- **TASK DESCRIPTION**:
Write out the listing below exactly, and omit any images you find in it.

BEGIN DATASET RECORDS

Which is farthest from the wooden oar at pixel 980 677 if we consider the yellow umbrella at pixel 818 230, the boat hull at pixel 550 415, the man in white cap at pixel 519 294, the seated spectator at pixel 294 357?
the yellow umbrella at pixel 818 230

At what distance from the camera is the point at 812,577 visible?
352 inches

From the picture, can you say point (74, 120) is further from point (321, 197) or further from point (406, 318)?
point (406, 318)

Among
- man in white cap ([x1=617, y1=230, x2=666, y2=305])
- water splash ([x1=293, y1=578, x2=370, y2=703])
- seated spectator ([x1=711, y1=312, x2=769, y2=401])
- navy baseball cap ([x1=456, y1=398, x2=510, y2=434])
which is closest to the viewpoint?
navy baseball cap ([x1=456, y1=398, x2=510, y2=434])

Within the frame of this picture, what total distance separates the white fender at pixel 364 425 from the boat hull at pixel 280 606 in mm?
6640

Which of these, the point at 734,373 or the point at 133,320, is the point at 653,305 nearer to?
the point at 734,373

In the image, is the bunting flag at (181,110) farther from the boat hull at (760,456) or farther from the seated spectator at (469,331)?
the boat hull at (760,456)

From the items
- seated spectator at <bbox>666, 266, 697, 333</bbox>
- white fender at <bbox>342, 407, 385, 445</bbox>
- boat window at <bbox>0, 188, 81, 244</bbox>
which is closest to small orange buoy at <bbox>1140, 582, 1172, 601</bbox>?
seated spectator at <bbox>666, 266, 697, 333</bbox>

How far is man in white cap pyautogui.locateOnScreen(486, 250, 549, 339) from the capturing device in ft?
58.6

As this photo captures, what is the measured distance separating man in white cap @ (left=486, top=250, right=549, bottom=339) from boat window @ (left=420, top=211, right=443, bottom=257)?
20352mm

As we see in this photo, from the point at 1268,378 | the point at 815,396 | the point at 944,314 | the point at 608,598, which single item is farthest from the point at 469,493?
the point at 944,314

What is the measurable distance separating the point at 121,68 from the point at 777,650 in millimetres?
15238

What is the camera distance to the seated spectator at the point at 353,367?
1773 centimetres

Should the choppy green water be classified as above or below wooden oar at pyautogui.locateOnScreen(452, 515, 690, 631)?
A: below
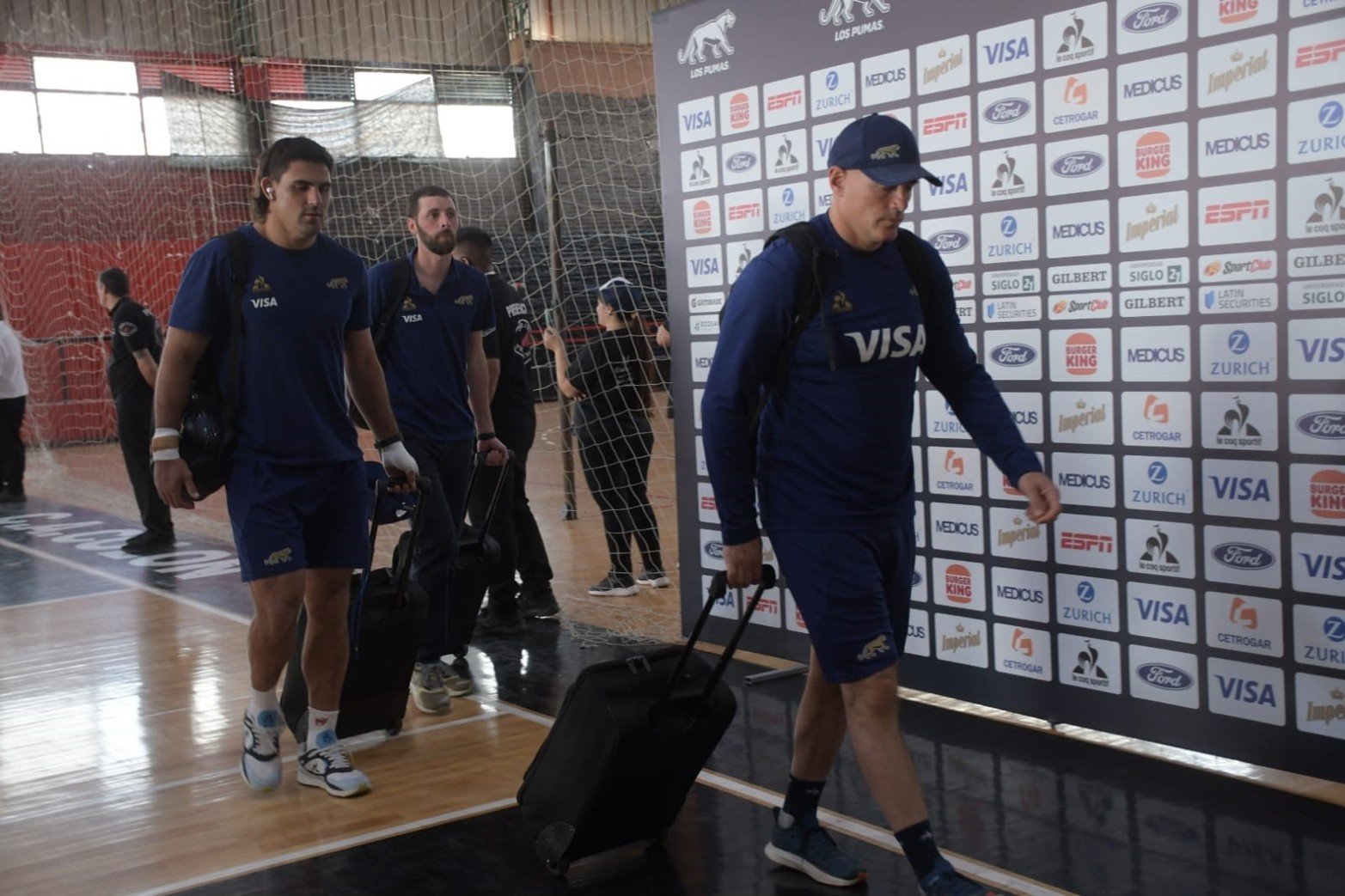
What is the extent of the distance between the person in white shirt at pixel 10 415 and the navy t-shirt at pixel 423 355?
25.6 ft

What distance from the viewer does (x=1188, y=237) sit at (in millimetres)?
3877

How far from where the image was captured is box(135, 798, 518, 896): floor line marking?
11.3 feet

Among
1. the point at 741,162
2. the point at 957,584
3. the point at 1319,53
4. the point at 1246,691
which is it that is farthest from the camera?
the point at 741,162

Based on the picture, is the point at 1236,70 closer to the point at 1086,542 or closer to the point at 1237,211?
the point at 1237,211

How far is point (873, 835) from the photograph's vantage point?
3.55m

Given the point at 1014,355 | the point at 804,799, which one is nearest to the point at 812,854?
the point at 804,799

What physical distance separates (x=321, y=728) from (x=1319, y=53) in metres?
3.35

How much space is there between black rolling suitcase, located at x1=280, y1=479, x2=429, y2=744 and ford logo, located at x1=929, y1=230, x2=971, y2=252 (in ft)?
6.28

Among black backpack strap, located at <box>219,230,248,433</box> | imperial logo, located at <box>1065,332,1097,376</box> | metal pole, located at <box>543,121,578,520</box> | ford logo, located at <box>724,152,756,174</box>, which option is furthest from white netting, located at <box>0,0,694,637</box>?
black backpack strap, located at <box>219,230,248,433</box>

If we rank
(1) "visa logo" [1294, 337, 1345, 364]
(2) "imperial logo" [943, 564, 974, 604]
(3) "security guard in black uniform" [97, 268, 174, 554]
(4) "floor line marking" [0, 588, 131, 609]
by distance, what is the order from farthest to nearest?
(3) "security guard in black uniform" [97, 268, 174, 554] < (4) "floor line marking" [0, 588, 131, 609] < (2) "imperial logo" [943, 564, 974, 604] < (1) "visa logo" [1294, 337, 1345, 364]

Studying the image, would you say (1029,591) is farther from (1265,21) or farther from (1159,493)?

END DATASET RECORDS

- **SOLUTION TO THIS PROBLEM**:
Which is farthest from the wooden oar at pixel 980 677 if we consider the yellow umbrella at pixel 818 230, the boat hull at pixel 550 415, the man in white cap at pixel 519 294, the seated spectator at pixel 294 357?
the yellow umbrella at pixel 818 230

At what distance from the camera is the point at 812,577 visible?
352 inches

From the picture, can you say point (74, 120) is further from point (321, 197) or further from point (406, 318)?
point (406, 318)

Among
- man in white cap ([x1=617, y1=230, x2=666, y2=305])
- water splash ([x1=293, y1=578, x2=370, y2=703])
- seated spectator ([x1=711, y1=312, x2=769, y2=401])
- navy baseball cap ([x1=456, y1=398, x2=510, y2=434])
which is closest to the viewpoint?
navy baseball cap ([x1=456, y1=398, x2=510, y2=434])

Within the frame of this picture, what total distance separates the white fender at pixel 364 425 from the boat hull at pixel 280 606 in mm?
6640

Which of these, the point at 734,373 or the point at 133,320, is the point at 653,305 nearer to?
the point at 734,373

In the image, is the bunting flag at (181,110) farther from the boat hull at (760,456) or farther from the seated spectator at (469,331)?
the boat hull at (760,456)

From the items
- seated spectator at <bbox>666, 266, 697, 333</bbox>
- white fender at <bbox>342, 407, 385, 445</bbox>
- boat window at <bbox>0, 188, 81, 244</bbox>
which is closest to small orange buoy at <bbox>1140, 582, 1172, 601</bbox>?
seated spectator at <bbox>666, 266, 697, 333</bbox>

How far is man in white cap pyautogui.locateOnScreen(486, 250, 549, 339) from the capturing device in ft?
58.6

As this photo captures, what is the measured distance separating man in white cap @ (left=486, top=250, right=549, bottom=339) from boat window @ (left=420, top=211, right=443, bottom=257)?
20352mm

As we see in this photo, from the point at 1268,378 | the point at 815,396 | the point at 944,314 | the point at 608,598, which single item is farthest from the point at 469,493?
the point at 944,314

What is the measurable distance separating the point at 121,68 from the point at 777,650 in millimetres?
15238

What is the camera distance to the seated spectator at the point at 353,367?
1773 centimetres

Should the choppy green water be classified as above or below wooden oar at pyautogui.locateOnScreen(452, 515, 690, 631)?
A: below
What is the extent of the distance between the person in white shirt at pixel 10 415 and the navy t-shirt at pixel 423 355?
25.6 ft

What distance from the viewer does (x=1188, y=237) sit at (in millimetres)?
3877

How far from where the image was captured is box(135, 798, 518, 896): floor line marking?
11.3 feet

Among
1. the point at 741,162
2. the point at 957,584
3. the point at 1319,53
4. the point at 1246,691
which is it that is farthest from the camera?
the point at 741,162

Based on the picture, is the point at 1236,70 closer to the point at 1086,542 or closer to the point at 1237,211?
the point at 1237,211

How far is point (873, 835) from the photograph's vantage point?
3.55m

Given the point at 1014,355 | the point at 804,799, which one is nearest to the point at 812,854?
the point at 804,799

What physical distance separates (x=321, y=728) from (x=1319, y=53) in metres?
3.35

How much space is there between black rolling suitcase, located at x1=280, y1=479, x2=429, y2=744 and ford logo, located at x1=929, y1=230, x2=971, y2=252 (in ft)?
6.28

Among black backpack strap, located at <box>219,230,248,433</box> | imperial logo, located at <box>1065,332,1097,376</box> | metal pole, located at <box>543,121,578,520</box> | ford logo, located at <box>724,152,756,174</box>, which option is furthest from white netting, located at <box>0,0,694,637</box>?
black backpack strap, located at <box>219,230,248,433</box>

If we rank
(1) "visa logo" [1294, 337, 1345, 364]
(2) "imperial logo" [943, 564, 974, 604]
(3) "security guard in black uniform" [97, 268, 174, 554]
(4) "floor line marking" [0, 588, 131, 609]
by distance, what is the order from farthest to nearest?
(3) "security guard in black uniform" [97, 268, 174, 554] < (4) "floor line marking" [0, 588, 131, 609] < (2) "imperial logo" [943, 564, 974, 604] < (1) "visa logo" [1294, 337, 1345, 364]

Studying the image, would you say (1029,591) is farther from (1265,21) or farther from (1159,493)?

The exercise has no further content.